[BEGIN LISTED RECORDS]

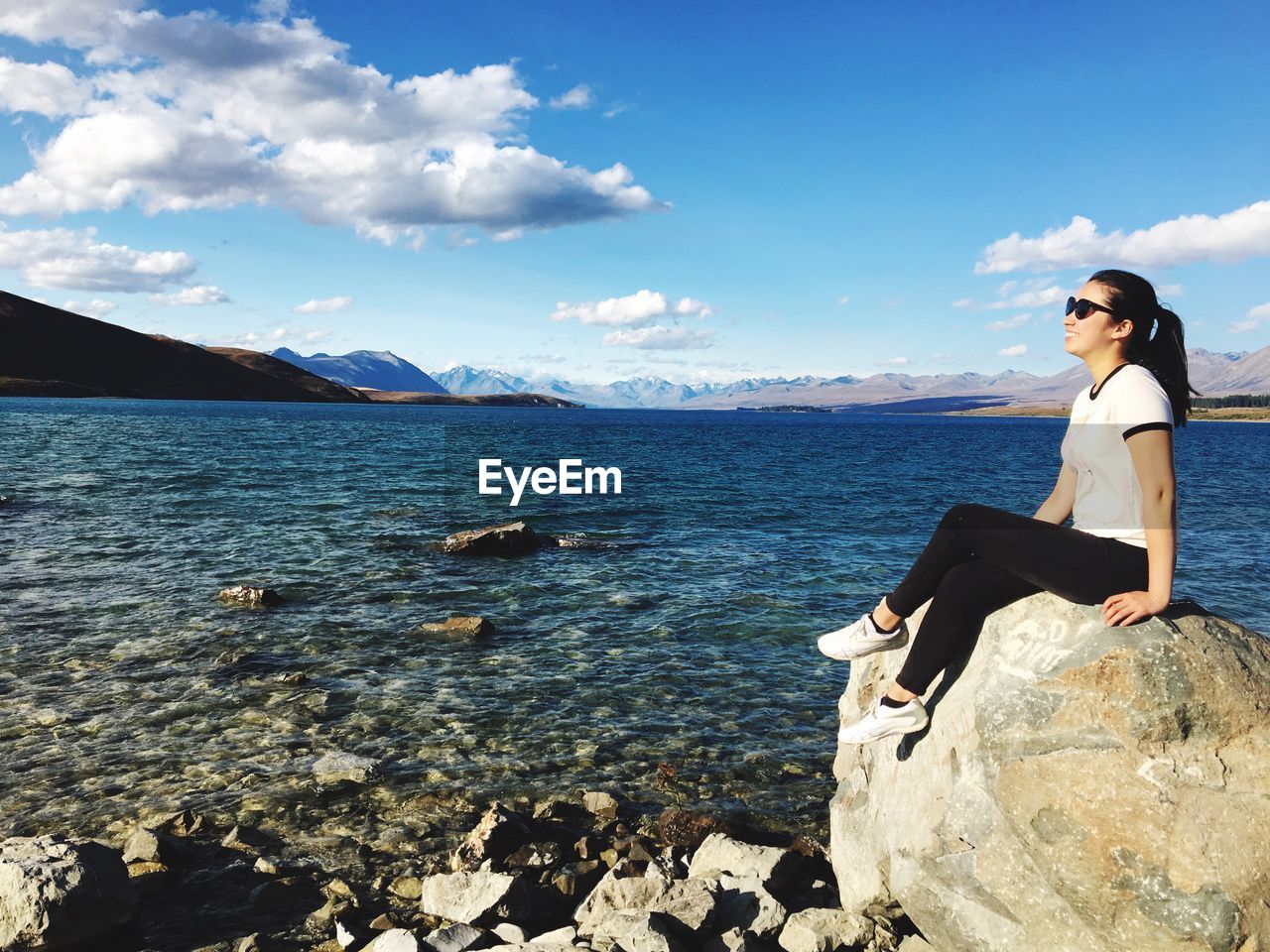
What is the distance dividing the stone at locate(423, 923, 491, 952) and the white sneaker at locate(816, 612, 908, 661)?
4.04 m

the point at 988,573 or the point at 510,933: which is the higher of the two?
the point at 988,573

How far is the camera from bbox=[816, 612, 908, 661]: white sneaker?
7281mm

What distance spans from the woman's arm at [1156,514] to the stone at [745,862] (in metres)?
4.36

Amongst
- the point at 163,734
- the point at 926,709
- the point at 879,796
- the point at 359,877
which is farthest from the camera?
the point at 163,734

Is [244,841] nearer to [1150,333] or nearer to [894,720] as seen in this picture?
[894,720]

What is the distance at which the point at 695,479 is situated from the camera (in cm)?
5838

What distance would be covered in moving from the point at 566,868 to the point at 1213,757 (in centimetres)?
632

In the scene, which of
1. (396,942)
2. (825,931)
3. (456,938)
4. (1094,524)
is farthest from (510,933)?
(1094,524)

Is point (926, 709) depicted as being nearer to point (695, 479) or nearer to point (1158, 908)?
point (1158, 908)

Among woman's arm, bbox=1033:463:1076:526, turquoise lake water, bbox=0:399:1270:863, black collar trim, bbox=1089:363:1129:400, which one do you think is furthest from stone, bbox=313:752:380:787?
black collar trim, bbox=1089:363:1129:400

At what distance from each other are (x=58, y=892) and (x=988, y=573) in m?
8.44

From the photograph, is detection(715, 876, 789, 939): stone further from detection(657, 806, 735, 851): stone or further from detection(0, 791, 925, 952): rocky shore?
detection(657, 806, 735, 851): stone

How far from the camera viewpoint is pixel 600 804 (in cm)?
1008

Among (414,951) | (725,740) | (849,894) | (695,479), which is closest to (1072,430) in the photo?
(849,894)
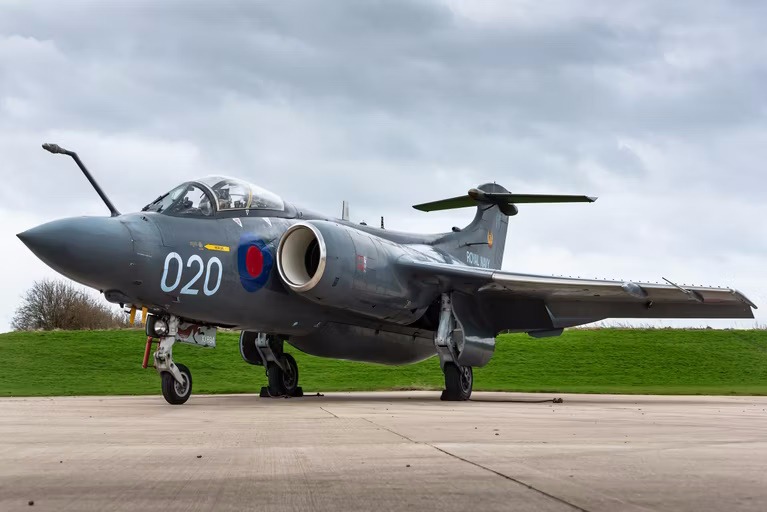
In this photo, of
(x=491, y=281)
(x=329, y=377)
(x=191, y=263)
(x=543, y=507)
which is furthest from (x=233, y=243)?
(x=329, y=377)

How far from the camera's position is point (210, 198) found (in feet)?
45.6

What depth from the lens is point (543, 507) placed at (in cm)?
358

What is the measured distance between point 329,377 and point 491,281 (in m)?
13.7

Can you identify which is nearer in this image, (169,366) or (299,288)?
(169,366)

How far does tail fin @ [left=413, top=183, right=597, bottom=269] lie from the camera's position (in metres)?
20.9

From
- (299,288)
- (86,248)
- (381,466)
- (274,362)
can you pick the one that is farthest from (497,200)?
(381,466)

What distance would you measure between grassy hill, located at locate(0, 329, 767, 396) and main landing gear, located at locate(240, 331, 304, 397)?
8.32 m

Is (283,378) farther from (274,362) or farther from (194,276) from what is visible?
(194,276)

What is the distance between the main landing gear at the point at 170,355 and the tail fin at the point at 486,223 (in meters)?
8.02

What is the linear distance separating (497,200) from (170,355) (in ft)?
36.2

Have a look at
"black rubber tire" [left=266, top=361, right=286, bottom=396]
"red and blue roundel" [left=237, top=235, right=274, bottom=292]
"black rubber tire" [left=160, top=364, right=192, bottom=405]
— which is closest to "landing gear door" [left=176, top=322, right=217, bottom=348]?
"black rubber tire" [left=160, top=364, right=192, bottom=405]

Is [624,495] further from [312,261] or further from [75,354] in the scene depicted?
[75,354]

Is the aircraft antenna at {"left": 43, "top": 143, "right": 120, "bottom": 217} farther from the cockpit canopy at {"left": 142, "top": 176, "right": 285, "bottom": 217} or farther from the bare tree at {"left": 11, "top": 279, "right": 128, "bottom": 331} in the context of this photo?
the bare tree at {"left": 11, "top": 279, "right": 128, "bottom": 331}

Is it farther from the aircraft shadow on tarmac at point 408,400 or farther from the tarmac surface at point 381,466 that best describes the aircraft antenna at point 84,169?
the tarmac surface at point 381,466
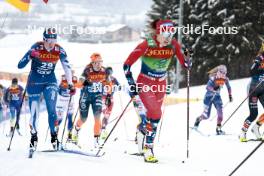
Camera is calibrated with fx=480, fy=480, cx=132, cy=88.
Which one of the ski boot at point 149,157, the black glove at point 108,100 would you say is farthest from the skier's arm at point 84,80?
the ski boot at point 149,157

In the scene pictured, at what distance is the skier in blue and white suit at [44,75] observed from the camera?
8.54m

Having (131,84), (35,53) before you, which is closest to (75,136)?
(35,53)

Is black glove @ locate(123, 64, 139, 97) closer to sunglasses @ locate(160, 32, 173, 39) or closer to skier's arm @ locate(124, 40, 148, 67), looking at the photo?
skier's arm @ locate(124, 40, 148, 67)

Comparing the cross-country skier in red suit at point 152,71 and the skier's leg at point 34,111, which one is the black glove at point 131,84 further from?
the skier's leg at point 34,111

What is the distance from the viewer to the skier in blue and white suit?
28.0ft

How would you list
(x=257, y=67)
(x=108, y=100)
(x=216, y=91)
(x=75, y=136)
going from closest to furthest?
(x=257, y=67) < (x=75, y=136) < (x=108, y=100) < (x=216, y=91)

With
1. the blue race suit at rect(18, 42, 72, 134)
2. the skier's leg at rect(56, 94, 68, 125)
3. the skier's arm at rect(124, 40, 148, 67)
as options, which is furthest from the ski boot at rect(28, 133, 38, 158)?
the skier's leg at rect(56, 94, 68, 125)

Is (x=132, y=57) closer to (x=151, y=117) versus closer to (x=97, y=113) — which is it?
(x=151, y=117)

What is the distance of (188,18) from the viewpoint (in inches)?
1436

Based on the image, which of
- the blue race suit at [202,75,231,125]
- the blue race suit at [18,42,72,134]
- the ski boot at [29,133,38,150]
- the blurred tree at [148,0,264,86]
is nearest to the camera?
the ski boot at [29,133,38,150]

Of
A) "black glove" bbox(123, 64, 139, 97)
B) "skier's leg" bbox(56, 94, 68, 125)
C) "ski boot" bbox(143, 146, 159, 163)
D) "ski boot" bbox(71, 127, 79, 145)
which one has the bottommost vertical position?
"ski boot" bbox(71, 127, 79, 145)

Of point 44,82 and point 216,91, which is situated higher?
point 44,82

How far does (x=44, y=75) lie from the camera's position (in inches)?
343

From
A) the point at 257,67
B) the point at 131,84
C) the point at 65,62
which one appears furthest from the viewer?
the point at 257,67
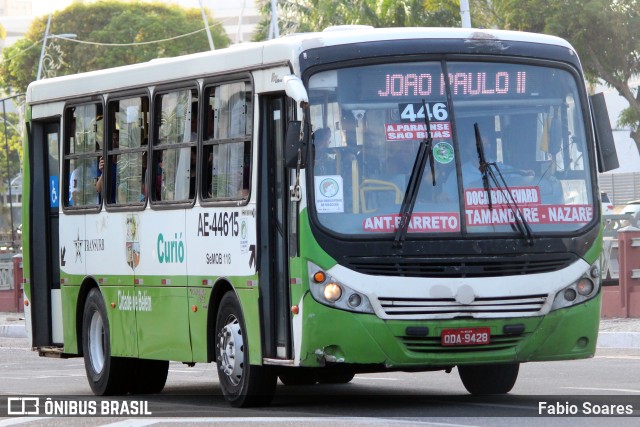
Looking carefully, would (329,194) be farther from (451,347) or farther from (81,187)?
(81,187)

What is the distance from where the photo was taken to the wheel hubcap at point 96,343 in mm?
15484

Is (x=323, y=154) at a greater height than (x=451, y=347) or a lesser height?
greater

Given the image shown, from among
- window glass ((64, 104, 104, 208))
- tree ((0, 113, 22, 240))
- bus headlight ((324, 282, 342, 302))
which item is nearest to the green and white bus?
bus headlight ((324, 282, 342, 302))

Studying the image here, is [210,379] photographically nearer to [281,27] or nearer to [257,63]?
[257,63]

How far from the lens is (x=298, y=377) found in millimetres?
14820

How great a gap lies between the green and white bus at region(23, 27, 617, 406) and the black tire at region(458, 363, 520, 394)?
0.02m

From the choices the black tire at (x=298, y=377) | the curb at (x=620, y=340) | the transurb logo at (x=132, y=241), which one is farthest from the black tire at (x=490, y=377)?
the curb at (x=620, y=340)

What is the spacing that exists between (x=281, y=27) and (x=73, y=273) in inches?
2118

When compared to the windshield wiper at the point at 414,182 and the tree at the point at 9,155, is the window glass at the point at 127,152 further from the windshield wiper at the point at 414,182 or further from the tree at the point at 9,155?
the tree at the point at 9,155

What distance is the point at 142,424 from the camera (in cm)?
1127

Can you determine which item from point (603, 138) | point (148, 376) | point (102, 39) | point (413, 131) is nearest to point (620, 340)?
point (148, 376)

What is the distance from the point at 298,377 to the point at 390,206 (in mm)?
3540

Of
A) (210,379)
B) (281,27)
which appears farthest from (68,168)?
(281,27)

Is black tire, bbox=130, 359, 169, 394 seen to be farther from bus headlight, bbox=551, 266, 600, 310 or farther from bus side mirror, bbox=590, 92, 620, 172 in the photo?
bus side mirror, bbox=590, 92, 620, 172
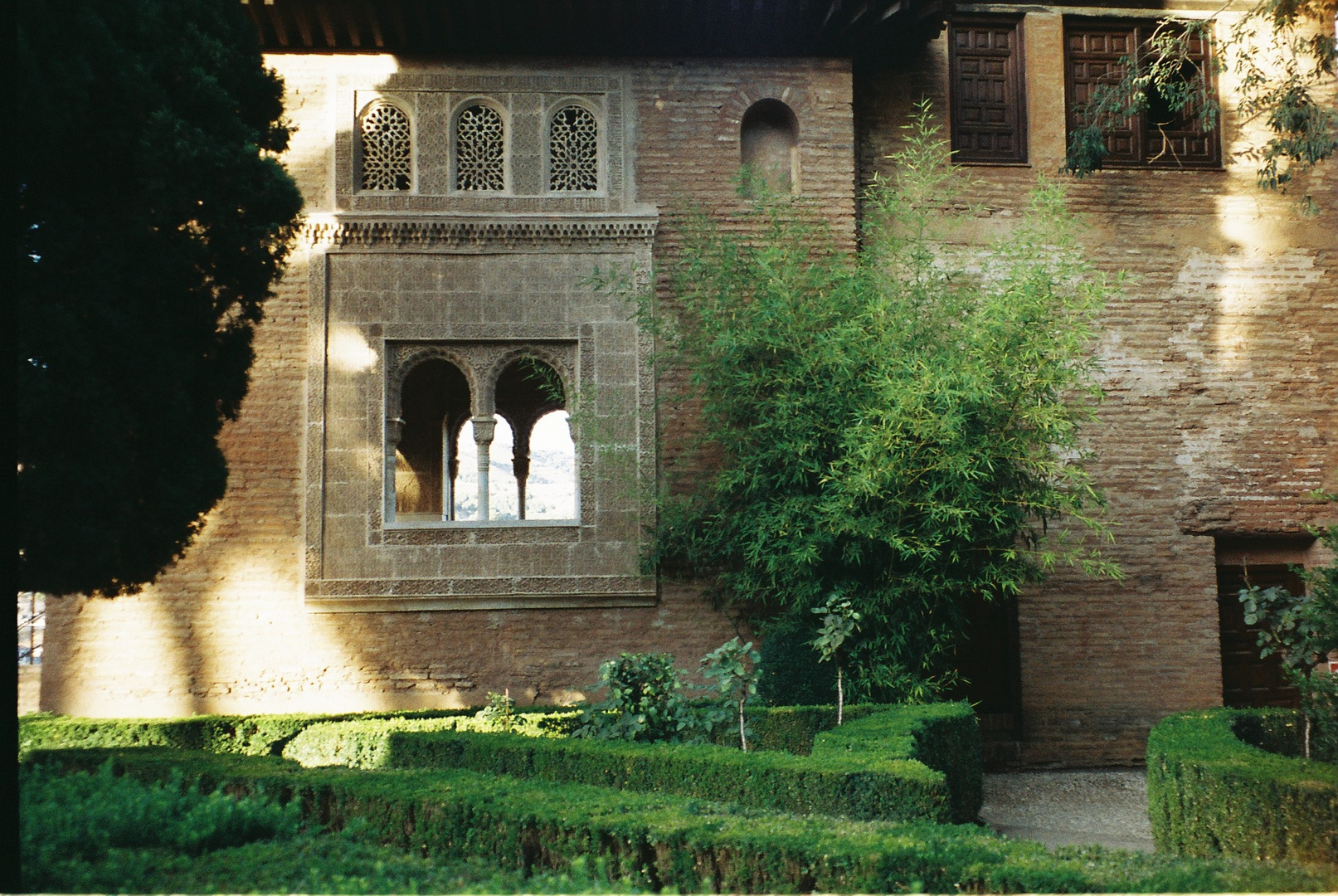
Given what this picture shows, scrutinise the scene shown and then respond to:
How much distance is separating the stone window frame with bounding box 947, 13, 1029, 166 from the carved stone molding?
352 centimetres

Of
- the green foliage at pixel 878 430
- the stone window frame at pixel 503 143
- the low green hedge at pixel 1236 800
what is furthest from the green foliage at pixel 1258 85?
the low green hedge at pixel 1236 800

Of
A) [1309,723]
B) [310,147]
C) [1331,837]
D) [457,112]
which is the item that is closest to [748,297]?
[457,112]

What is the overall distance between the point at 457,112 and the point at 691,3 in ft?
8.30

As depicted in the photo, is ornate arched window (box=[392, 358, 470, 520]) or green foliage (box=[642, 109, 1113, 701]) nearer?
green foliage (box=[642, 109, 1113, 701])

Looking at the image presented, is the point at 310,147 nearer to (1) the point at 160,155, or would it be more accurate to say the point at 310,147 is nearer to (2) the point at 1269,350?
Result: (1) the point at 160,155

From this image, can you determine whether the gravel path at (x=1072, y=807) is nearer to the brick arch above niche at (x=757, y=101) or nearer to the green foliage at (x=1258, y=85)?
the green foliage at (x=1258, y=85)

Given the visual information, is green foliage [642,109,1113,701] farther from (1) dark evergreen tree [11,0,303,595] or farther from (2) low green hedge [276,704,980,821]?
(1) dark evergreen tree [11,0,303,595]

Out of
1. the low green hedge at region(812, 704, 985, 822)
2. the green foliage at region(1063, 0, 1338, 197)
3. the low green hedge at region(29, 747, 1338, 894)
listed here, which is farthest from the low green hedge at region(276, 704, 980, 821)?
the green foliage at region(1063, 0, 1338, 197)

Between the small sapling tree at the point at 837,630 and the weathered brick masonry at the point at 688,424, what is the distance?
1722 mm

[END LISTED RECORDS]

_AIM OF THE EXERCISE:_ Copy the records above verbatim, beginning at the line that contains "Comparing the cross-country" and stopping after the line that contains "(x=257, y=67) <".

_TASK OUTPUT:_
Comparing the cross-country skier in red suit at point 152,71 and the skier's leg at point 34,111, which one is the black glove at point 131,84 further from?
the skier's leg at point 34,111

What is the distance from the viewer to the skier in blue and white suit?
28.0ft

How would you list
(x=257, y=67)
(x=108, y=100)
(x=216, y=91)
(x=75, y=136)
going from closest to furthest?
(x=257, y=67) < (x=75, y=136) < (x=108, y=100) < (x=216, y=91)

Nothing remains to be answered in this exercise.